[Preprint] The Computational Limits of Deep Learning

Link post

“The Computational Limits of Deep Learning” by Neil C. Thompson, Kristjan Greenewald, Keeheon Lee, and Gabriel F. Manso

Links:

NB: This is a preprint and not peer-reviewed or accepted for publication as best I can tell, so more than usual you’ll have to make your own judgements about the quality of the results.

Abstract:

Deep learning’s recent history has been one of achievement: from triumphing over humans in the game of Go to world-leading performance in image recognition, voice recognition, translation, and other tasks. But this progress has come with a voracious appetite for computing power. This article reports on the computational demands of Deep Learning applications in five prominent application areas and shows that progress in all five is strongly reliant on increases in computing power. Extrapolating forward this reliance reveals that progress along current lines is rapidly becoming economically, technically, and environmentally unsustainable. Thus, continued progress in these applications will require dramatically more computationally-efficient methods, which will either have to come from changes to deep learning or from moving to other machine learning methods.

A few additional details: they look at papers in ML to see how much compute was required to get results, and extrapolate the trend lines to suggest we’re nearing the limits of what is economically feasible to do under the current regime. They believe this implies we’ll have to get more efficient if we want to see continued progress, such as by having more specialized and efficient hardware or by improving algorithms. My takeaway is that they believe most of the low hanging fruit in ML gains has already been picked, and additional gains in capabilities will not come as easily as past gains.

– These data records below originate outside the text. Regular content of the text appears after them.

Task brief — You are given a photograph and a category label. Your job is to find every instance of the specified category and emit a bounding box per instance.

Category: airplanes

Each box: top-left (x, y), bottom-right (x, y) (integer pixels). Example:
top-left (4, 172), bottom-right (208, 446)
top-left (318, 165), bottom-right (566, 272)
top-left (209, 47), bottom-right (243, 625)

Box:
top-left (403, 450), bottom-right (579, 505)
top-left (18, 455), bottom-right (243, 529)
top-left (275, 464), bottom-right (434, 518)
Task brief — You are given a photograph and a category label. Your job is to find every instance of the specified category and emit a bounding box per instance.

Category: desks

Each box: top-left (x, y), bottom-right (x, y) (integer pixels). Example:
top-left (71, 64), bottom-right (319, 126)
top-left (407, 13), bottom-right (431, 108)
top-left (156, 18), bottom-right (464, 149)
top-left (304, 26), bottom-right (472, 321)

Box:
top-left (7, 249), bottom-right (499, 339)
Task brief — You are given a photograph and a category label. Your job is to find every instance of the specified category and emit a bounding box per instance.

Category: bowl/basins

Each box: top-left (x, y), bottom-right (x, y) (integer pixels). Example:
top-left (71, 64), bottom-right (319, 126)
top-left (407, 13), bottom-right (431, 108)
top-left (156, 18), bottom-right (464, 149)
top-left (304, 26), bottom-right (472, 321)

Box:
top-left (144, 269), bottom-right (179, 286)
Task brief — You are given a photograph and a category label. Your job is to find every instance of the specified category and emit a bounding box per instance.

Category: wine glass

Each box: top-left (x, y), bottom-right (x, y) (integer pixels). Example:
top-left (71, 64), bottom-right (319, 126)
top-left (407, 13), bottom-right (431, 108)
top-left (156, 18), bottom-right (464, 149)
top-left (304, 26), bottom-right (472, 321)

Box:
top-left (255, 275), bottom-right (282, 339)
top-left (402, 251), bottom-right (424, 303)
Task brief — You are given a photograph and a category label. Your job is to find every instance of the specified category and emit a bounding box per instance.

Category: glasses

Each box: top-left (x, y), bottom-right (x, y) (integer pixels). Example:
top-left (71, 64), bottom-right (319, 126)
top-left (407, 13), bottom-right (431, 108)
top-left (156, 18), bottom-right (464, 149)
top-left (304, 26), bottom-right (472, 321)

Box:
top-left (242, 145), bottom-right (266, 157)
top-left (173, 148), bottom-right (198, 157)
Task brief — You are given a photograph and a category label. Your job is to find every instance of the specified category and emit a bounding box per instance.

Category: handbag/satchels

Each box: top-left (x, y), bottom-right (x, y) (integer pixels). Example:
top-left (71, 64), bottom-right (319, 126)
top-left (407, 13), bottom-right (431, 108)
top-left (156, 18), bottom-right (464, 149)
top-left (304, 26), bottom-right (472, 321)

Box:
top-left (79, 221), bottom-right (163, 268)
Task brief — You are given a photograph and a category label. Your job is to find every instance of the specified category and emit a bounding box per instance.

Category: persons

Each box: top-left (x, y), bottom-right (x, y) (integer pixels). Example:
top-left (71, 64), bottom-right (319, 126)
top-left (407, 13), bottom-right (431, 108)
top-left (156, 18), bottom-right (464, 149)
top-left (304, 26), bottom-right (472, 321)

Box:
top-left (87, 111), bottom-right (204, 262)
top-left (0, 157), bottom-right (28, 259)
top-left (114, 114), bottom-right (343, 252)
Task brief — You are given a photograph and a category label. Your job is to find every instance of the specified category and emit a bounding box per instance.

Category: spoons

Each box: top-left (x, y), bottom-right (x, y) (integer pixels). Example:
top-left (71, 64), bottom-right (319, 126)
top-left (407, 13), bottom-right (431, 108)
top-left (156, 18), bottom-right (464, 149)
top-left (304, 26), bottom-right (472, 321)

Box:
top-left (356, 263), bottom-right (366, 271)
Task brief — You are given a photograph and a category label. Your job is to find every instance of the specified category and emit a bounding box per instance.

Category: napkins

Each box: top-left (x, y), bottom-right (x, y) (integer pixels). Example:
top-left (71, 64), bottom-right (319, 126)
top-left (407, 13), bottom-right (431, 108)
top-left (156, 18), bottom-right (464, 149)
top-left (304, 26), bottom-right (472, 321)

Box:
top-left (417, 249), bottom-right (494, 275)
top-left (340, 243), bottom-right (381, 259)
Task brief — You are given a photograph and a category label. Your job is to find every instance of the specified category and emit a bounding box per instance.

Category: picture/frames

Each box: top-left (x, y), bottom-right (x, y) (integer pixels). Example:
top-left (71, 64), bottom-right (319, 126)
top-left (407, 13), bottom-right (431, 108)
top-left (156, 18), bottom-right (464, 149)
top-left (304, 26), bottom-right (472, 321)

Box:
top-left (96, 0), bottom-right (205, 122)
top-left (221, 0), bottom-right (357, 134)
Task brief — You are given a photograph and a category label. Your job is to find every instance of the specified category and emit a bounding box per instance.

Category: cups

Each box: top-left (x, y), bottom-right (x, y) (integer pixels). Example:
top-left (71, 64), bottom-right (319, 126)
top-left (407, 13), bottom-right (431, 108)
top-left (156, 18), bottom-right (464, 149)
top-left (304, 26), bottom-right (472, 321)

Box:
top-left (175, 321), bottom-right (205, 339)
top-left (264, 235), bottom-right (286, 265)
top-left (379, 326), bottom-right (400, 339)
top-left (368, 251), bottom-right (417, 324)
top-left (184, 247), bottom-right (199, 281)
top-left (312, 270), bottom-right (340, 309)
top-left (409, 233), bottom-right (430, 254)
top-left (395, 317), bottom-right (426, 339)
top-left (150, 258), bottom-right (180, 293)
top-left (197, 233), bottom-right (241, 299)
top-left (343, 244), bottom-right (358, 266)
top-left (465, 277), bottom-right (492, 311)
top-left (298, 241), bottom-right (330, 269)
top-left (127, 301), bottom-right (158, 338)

The straightforward implications for safety are that, if this is true, we are less near x-risk territory than it might appear we are if you were to only look at the “numerator” of the trend lines (what we can do) without consider the “denominator” of them (how much it costs). Not that we are necessary dramatically far from x-risk territory with ML, mind you, only that it’s not obviously very near term since the economic realities of deploying this technology will soon shift to naturally slow immediate progress without significant effort or innovation.